Velificatus Athos is an expression which has a meaning even now, though a very different one from that implied by Juvenal. The satirist would not believe that Xerxes turned it into an island, though the remains of the canal are plainly visible to the present day. But now the incompetence of the Turkish Government has turned Athos, for English travellers, into an island, for it may only be approached by sea. If you attempt to ride there from Salonica or Cavalla, you are at once warned that you do so at your own risk; that the tariff now fixed by a joint commission of Turks, dragomans, and bandits for the release of an English captive is £15,000; that you will have to pay that sum yourself, etc. etc. This is enough to drive any respectable and responsible person from the enterprise of the land journey, and so he must wait for the rare and irregular chances of boat or steamer traffic.

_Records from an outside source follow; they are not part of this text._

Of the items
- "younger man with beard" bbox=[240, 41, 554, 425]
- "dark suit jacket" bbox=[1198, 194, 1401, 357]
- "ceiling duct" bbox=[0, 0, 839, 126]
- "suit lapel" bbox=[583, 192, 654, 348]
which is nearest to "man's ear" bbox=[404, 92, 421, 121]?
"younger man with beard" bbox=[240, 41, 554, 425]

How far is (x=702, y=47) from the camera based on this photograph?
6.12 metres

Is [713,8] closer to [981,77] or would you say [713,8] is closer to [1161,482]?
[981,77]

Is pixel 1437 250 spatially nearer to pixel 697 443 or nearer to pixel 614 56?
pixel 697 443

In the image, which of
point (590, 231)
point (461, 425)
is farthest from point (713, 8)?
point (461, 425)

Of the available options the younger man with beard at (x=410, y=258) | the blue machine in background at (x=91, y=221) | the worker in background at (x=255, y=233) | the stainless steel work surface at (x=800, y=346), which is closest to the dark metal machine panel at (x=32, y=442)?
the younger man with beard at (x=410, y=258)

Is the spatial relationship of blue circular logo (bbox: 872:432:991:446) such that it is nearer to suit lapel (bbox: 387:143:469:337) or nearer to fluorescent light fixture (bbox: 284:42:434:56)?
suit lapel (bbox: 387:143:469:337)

It was my good fortune to find one of H. M.’s ships going that way from Salonica, and with a captain gracious enough to drop me on the headland, or rather to throw me up on it, for we landed in a heavy sea, with considerable risk and danger, and the τρικυμία, as they classically call it, lasted all day, and raged around the Holy Mountain. Yet this adventurous way of landing under the great western cliffs of the promontory, with the monasteries of S. Paul, Gregory, [pg 511]and Dionysius, each on their several peaks, looking down upon us from a dizzy height through the stormy mists, was doubtless far the most picturesque introduction we could have had to the long-promised land.

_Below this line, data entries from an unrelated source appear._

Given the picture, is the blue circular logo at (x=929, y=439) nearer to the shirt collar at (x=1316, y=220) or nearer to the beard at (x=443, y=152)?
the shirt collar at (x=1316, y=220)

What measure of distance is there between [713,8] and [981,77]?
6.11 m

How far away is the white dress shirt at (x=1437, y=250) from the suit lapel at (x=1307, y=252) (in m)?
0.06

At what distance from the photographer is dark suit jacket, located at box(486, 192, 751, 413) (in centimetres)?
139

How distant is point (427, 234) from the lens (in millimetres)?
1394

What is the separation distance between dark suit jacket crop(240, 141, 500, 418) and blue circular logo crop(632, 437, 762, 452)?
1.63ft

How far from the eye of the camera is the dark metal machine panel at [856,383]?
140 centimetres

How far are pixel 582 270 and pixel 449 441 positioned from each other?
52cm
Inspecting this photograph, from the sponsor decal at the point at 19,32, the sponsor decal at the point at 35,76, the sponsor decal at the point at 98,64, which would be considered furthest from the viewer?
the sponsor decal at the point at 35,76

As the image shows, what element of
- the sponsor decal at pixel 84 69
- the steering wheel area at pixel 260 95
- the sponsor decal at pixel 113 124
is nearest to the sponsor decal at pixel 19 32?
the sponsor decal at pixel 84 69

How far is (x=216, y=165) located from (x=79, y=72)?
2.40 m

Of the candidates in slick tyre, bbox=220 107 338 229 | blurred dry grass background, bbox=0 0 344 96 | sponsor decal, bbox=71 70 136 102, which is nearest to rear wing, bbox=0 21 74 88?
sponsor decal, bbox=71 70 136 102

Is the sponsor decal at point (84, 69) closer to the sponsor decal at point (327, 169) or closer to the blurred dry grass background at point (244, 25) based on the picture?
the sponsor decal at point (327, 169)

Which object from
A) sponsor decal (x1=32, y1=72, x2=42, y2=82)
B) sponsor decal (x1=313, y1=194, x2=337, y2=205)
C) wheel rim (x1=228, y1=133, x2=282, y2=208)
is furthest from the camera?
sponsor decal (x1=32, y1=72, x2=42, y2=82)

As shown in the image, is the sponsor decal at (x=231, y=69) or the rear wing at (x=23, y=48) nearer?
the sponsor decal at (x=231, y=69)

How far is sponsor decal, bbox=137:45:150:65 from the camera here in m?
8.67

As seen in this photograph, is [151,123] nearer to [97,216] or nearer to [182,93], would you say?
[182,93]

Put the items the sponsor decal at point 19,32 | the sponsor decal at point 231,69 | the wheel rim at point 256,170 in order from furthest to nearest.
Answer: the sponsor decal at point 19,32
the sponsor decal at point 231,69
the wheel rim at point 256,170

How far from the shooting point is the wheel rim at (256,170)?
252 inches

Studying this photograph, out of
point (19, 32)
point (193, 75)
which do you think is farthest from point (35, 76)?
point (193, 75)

For this had been many years my desire, not only to see the strangest and most perfect relic now extant of mediæval superstition, but to find, if possible, in the early MSS. which throng the libraries of that famous retreat some cousin, if not some uncle or aunt of the great illuminated MSS. which are the glory of the early Irish Church. The other travellers who have reached this place have done so by arriving at some legitimate port on the tamer eastern side; the latest, Mr. Riley,[186] by landing at the gentlest and most humane spot of all, the bay of Vatopédi. We, on the contrary, crept into a little boat-harbor under the strictest, the most primitive, and far the most beautiful of the western eagles’ nests, whither English pickles, tinned lobster, and caviare have not yet penetrated. We were doing a very informal and unceremonious thing, for we were invading the outlying settlements, to demand shelter and hospitality, whereas we should have first of all proceeded to the capital, Karyes, to present pompous letters of introduction from Papas, Prime Ministers, Patriarchs, and to receive equally elaborate [pg 512]missives from the central committee, asking the several monasteries to entertain us.